Lücken haben etwas Fatales. Wo sich eine auftut, ist irgendetwas nicht in Ordnung, nicht perfekt. Und wer will schon in einer unperfekten Welt leben? Folglich sind umgehend „der Gesetzgeber" wahlweise „die Politik" gefordert, sich um diesen und jenen Lückenschluss zu kümmern. Das Ansinnen, jeden Einzelfall zu regeln, ist längst Alltagsroutine im politischen Forderungsgeschäft.
Herausgekommen sind Regelungsgeflechte, die immer öfter Lähmungserscheinungen hervorbringen. Eindrucksvoll zu besichtigen ist das etwa an dem dicken Schinken, den unlängst Innenminister Bouillon zur Klärung interkommunaler Zusammenarbeiten vorgelegt hat. Fast schien es, als sei der Schinken nur gemacht, um alle Widerborstigen damit zu erschlagen. Tatsächlich könnte er zum Gegenteil führen.
Die Detail-Regelungswut für alles und jeden kann in den Wahnsinn treiben. Einfaches Abitur reicht zum Ausfüllen von Bafög-Anträgen kaum aus, Rentner leben in Sorge, wenn sie ausfüllen müssen, was zum Abzug von der Rente anzugeben ist. Pfleger bräuchten einen Pfleger, der pflegt, während sie Formulare ausfüllen, Lehrer einen assistierenden Rechtsanwalt, um alle Fallen zu umzuschiffen. Womit die Aufzählung mangels Platz abgebrochen wird.
Ja, die Welt ist komplizierter geworden, und wir haben mit unserer Einzelfall-Regelungswut erheblich dazu beigetragen, dass wir uns selbst auf oft unsicherem Terrain bewegen. Was wiederum den Ruf nach noch mehr Regelungen beflügelt, vor allem natürlich, um das Verhalten anderer zu regeln. Man kann das als überbordenden Egoismus interpretieren. Man könnte darin aber auch einen gewaltigen Vertrauensverlust sehen. Die Forderung nach immer neuen Detailregelungen schafft mehr Bürokratie und gleichzeitig in vielen Bereichen weniger menschlichen Umgang.

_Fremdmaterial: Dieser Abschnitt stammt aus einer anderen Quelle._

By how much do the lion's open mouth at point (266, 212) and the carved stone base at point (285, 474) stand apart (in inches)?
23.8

Wenn zugleich große Fragen wie Abgasskandal, sichere Renten, Energiewende und viele andere über Jahre nicht gelöst werden, darf sich niemand über Vertrauensverluste wundern. Detailfragen anzugehen ist verführerisch, notwendig ist jedoch mehr Mut zur Lücke im Kleinen, dafür aber sichtbare Ergebnisse im Großen, die Vertrauen schaffen. Manche Suche nach Lückenbüßern könnte sich dann vielleicht erübrigen.